• **Aim of the task**
Copy every one of the following items word for word, keeping each line unchanged.

• **Spatial question entries**
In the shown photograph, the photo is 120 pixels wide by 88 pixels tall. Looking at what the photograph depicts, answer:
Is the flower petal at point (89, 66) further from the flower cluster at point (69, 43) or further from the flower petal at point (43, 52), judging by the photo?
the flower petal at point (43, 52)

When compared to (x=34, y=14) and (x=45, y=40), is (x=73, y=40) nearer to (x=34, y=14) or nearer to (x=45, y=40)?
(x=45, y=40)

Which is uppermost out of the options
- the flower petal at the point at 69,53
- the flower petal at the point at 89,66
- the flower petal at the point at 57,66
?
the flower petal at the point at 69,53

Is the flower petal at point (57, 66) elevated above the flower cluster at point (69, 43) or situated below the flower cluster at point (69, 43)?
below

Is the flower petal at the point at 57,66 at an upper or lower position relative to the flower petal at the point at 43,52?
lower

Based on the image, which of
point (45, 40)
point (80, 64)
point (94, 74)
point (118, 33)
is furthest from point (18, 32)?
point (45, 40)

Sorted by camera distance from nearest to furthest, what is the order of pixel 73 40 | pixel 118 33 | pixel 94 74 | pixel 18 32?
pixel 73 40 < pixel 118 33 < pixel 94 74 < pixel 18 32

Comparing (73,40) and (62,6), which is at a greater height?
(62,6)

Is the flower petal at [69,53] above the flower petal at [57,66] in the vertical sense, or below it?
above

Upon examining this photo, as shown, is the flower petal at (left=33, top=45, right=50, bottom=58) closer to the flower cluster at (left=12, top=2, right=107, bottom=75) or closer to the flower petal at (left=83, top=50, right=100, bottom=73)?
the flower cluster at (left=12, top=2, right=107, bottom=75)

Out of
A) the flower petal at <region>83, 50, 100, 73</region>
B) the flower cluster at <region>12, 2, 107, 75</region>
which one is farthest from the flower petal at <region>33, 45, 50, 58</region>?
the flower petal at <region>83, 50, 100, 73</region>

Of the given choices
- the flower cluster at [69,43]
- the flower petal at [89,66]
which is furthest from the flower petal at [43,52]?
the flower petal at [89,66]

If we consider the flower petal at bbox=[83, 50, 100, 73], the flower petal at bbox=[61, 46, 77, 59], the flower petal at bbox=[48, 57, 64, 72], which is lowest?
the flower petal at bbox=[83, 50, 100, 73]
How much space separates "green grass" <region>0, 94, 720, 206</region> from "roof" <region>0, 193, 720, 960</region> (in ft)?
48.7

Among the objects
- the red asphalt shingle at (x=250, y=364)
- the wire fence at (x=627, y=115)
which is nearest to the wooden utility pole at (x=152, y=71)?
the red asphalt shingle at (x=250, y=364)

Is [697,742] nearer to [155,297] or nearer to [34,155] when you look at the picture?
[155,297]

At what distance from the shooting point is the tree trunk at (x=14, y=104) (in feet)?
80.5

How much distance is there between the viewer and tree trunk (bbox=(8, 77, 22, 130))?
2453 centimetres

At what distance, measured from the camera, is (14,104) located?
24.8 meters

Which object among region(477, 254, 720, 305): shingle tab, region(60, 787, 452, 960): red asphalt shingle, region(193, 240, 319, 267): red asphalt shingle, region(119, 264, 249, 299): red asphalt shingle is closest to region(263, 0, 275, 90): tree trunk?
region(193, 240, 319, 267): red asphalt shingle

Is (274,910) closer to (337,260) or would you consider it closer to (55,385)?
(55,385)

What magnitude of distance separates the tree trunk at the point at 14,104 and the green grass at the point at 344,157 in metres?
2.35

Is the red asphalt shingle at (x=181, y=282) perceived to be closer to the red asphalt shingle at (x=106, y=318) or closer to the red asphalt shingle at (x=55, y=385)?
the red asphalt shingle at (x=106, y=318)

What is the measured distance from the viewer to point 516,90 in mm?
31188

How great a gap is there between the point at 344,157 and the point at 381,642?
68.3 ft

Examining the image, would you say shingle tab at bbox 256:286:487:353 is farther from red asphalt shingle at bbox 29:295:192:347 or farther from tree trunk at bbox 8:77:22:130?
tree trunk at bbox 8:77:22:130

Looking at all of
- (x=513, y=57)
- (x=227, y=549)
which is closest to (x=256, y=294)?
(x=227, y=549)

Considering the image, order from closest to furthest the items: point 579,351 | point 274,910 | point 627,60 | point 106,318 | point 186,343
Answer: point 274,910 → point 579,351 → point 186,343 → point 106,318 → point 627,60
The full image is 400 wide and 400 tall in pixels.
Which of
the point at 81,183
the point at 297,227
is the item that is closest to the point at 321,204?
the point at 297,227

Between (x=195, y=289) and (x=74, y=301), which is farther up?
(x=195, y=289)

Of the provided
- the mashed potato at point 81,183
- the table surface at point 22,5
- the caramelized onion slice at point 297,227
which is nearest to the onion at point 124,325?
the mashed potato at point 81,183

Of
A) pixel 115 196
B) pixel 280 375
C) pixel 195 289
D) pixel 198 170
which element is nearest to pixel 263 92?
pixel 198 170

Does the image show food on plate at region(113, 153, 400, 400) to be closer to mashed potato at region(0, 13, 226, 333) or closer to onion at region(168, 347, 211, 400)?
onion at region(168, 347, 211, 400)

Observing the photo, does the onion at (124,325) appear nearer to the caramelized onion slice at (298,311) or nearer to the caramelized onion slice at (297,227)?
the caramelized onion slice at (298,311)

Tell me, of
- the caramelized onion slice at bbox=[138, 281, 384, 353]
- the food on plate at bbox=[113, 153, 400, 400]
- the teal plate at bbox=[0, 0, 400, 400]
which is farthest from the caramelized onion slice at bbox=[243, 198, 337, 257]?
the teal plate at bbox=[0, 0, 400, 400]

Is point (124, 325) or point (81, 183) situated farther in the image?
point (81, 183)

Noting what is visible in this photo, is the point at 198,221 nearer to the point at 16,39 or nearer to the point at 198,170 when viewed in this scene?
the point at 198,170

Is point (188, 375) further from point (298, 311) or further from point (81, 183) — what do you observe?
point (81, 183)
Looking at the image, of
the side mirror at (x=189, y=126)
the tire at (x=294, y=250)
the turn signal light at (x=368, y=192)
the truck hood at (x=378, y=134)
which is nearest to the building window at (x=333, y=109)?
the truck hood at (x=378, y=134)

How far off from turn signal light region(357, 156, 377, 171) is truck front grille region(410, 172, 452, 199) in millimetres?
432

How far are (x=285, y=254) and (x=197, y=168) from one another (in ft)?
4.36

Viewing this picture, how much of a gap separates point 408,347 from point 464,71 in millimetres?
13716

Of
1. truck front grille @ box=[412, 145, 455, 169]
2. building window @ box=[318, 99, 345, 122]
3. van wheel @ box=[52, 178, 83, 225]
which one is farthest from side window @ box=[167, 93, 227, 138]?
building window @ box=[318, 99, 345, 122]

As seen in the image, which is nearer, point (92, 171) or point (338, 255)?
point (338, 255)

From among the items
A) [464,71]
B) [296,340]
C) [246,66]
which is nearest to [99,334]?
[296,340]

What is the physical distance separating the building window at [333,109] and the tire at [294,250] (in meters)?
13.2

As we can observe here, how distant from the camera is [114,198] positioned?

• **Completed exercise**
In the shown photograph, the photo is 120 pixels wide by 88 pixels tall. Looking at what the photograph depicts, answer:
Is the flower petal at point (89, 66) further from the flower cluster at point (69, 43) or further from the flower petal at point (43, 52), judging by the photo?
the flower petal at point (43, 52)

When compared to (x=34, y=14) and (x=45, y=40), is (x=73, y=40) nearer to (x=34, y=14) or nearer to (x=45, y=40)?
(x=45, y=40)

Which is uppermost out of the options
- the flower petal at the point at 69,53
- the flower petal at the point at 89,66
- the flower petal at the point at 57,66
?
the flower petal at the point at 69,53

Is the flower petal at point (57, 66) elevated above the flower cluster at point (69, 43) or situated below the flower cluster at point (69, 43)?
below

Is the flower petal at the point at 57,66 at an upper or lower position relative to the flower petal at the point at 43,52?
lower

Based on the image, which of
point (45, 40)
point (80, 64)
point (94, 74)
point (118, 33)
is furthest from point (18, 32)?
point (45, 40)

Sorted by camera distance from nearest to furthest, what is the order of pixel 73 40 | pixel 118 33 | pixel 94 74 | pixel 18 32?
pixel 73 40 < pixel 118 33 < pixel 94 74 < pixel 18 32

Comparing (73,40) and (62,6), which is at a greater height?
(62,6)

Is the flower petal at [69,53] above the flower petal at [57,66] in the vertical sense, or below it?
above

Upon examining this photo, as shown, is the flower petal at (left=33, top=45, right=50, bottom=58) closer to the flower cluster at (left=12, top=2, right=107, bottom=75) or closer to the flower petal at (left=83, top=50, right=100, bottom=73)?
the flower cluster at (left=12, top=2, right=107, bottom=75)

Out of
A) the flower petal at <region>83, 50, 100, 73</region>
B) the flower cluster at <region>12, 2, 107, 75</region>
which one is farthest from the flower petal at <region>33, 45, 50, 58</region>?
the flower petal at <region>83, 50, 100, 73</region>

Of the given choices
- the flower cluster at [69,43]
- the flower petal at [89,66]
which is furthest from the flower petal at [43,52]?
the flower petal at [89,66]

If we consider the flower petal at bbox=[83, 50, 100, 73], the flower petal at bbox=[61, 46, 77, 59], the flower petal at bbox=[48, 57, 64, 72], which is lowest?
the flower petal at bbox=[83, 50, 100, 73]
How much space separates "green grass" <region>0, 94, 720, 206</region> from "roof" <region>0, 193, 720, 960</region> (in ft)?
48.7

Among the objects
- the red asphalt shingle at (x=250, y=364)
- the wire fence at (x=627, y=115)
which is nearest to the wooden utility pole at (x=152, y=71)?
the red asphalt shingle at (x=250, y=364)

Is [697,742] nearer to [155,297] or nearer to [34,155] when you look at the picture?
[155,297]

At what distance from the shooting point is the tree trunk at (x=14, y=104) (in feet)?
80.5

How much distance is there between the viewer and tree trunk (bbox=(8, 77, 22, 130))?
2453 centimetres

At what distance, measured from the camera, is (14,104) located?
24.8 meters

Which object among region(477, 254, 720, 305): shingle tab, region(60, 787, 452, 960): red asphalt shingle, region(193, 240, 319, 267): red asphalt shingle, region(119, 264, 249, 299): red asphalt shingle is closest to region(263, 0, 275, 90): tree trunk?
region(193, 240, 319, 267): red asphalt shingle

Is (274,910) closer to (337,260) or would you consider it closer to (55,385)?
(55,385)

What magnitude of distance separates the tree trunk at the point at 14,104 and the green grass at the point at 344,157 in metres?
2.35

Is the red asphalt shingle at (x=181, y=282) perceived to be closer to the red asphalt shingle at (x=106, y=318) or closer to the red asphalt shingle at (x=55, y=385)?
the red asphalt shingle at (x=106, y=318)

What is the measured distance from the viewer to point 516,90 in mm?
31188

How great a gap is there between the point at 344,157 and the point at 381,642?
68.3 ft

Examining the image, would you say shingle tab at bbox 256:286:487:353 is farther from red asphalt shingle at bbox 29:295:192:347 or farther from tree trunk at bbox 8:77:22:130?
tree trunk at bbox 8:77:22:130

Looking at all of
- (x=513, y=57)
- (x=227, y=549)
which is closest to (x=256, y=294)?
(x=227, y=549)

Considering the image, order from closest to furthest the items: point 579,351 | point 274,910 | point 627,60 | point 106,318 | point 186,343
Answer: point 274,910 → point 579,351 → point 186,343 → point 106,318 → point 627,60
The full image is 400 wide and 400 tall in pixels.
Which of
the point at 81,183
the point at 297,227
is the item that is closest to the point at 321,204?
the point at 297,227

Between (x=195, y=289) and (x=74, y=301), which is farther up?
(x=195, y=289)

Of the provided
- the mashed potato at point 81,183
- the table surface at point 22,5
- the caramelized onion slice at point 297,227
which is nearest to the onion at point 124,325?
the mashed potato at point 81,183

Of
A) pixel 115 196
B) pixel 280 375
C) pixel 195 289
D) pixel 198 170
which element is nearest to pixel 263 92?
pixel 198 170

Does the image show food on plate at region(113, 153, 400, 400) to be closer to mashed potato at region(0, 13, 226, 333) or closer to onion at region(168, 347, 211, 400)?
onion at region(168, 347, 211, 400)

Observing the photo, does the onion at (124,325) appear nearer to the caramelized onion slice at (298,311) or nearer to the caramelized onion slice at (297,227)?
the caramelized onion slice at (298,311)

Tell me, of
- the caramelized onion slice at bbox=[138, 281, 384, 353]
- the food on plate at bbox=[113, 153, 400, 400]
- the teal plate at bbox=[0, 0, 400, 400]
which is farthest from the caramelized onion slice at bbox=[243, 198, 337, 257]?
the teal plate at bbox=[0, 0, 400, 400]

Is point (124, 325) or point (81, 183) situated farther in the image?
point (81, 183)

Noting what is visible in this photo, is the point at 198,221 nearer to the point at 16,39 or nearer to the point at 198,170 when viewed in this scene?
the point at 198,170

Is point (188, 375) further from point (298, 311) or further from point (81, 183) — what do you observe?
point (81, 183)
Looking at the image, of
the side mirror at (x=189, y=126)
the tire at (x=294, y=250)
the turn signal light at (x=368, y=192)
the truck hood at (x=378, y=134)
which is nearest to the building window at (x=333, y=109)?
the truck hood at (x=378, y=134)

How far off from turn signal light region(357, 156, 377, 171) is truck front grille region(410, 172, 452, 199) in millimetres?
432

How far are (x=285, y=254) and (x=197, y=168) from one another (in ft)?
4.36

Viewing this picture, how much of a gap separates point 408,347 from point 464,71 in millimetres?
13716

Of
1. truck front grille @ box=[412, 145, 455, 169]
2. building window @ box=[318, 99, 345, 122]
3. van wheel @ box=[52, 178, 83, 225]
which one is farthest from side window @ box=[167, 93, 227, 138]?
building window @ box=[318, 99, 345, 122]

As seen in the image, which is nearer, point (92, 171) or point (338, 255)?
point (338, 255)

From among the items
A) [464,71]
B) [296,340]
C) [246,66]
which is nearest to [99,334]?
[296,340]

What is the physical distance separating the building window at [333,109] and the tire at [294,250] (in meters)?
13.2

As we can observe here, how distant from the camera is [114,198] positioned?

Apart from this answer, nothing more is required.